-- Begin Input --

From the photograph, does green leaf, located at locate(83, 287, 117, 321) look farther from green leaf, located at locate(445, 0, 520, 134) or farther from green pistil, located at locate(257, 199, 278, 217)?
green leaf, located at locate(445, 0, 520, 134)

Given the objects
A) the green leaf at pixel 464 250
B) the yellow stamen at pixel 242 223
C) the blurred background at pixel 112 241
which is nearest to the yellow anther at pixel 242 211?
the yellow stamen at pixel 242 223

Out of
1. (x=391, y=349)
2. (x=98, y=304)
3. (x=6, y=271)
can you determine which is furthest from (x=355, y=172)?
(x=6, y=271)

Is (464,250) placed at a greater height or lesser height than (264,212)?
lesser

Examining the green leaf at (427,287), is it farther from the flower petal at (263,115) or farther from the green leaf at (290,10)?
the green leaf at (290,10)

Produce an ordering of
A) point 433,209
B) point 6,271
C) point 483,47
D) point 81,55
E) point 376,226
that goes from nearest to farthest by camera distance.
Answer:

-- End Input --

Echo back, unchanged, every line of the material above from the one holding "Given the objects" through the final line, both ends included.

**Result of this task**
Given the objects
A) the green leaf at pixel 464 250
B) the yellow stamen at pixel 242 223
C) the blurred background at pixel 112 241
which is nearest to the yellow anther at pixel 242 211?
the yellow stamen at pixel 242 223

Out of
1. (x=391, y=349)
2. (x=98, y=304)
3. (x=6, y=271)
can you determine which is furthest from (x=355, y=172)?
(x=6, y=271)

Is (464,250) placed at a greater height or lesser height than (264,212)?
lesser

Examining the green leaf at (427,287), is it farther from the flower petal at (263,115) or farther from the green leaf at (290,10)?
the green leaf at (290,10)

Produce an ordering of
A) point 433,209
B) point 6,271
C) point 483,47
D) point 81,55
E) point 376,226
that goes from nearest to farthest by camera distance.
Answer:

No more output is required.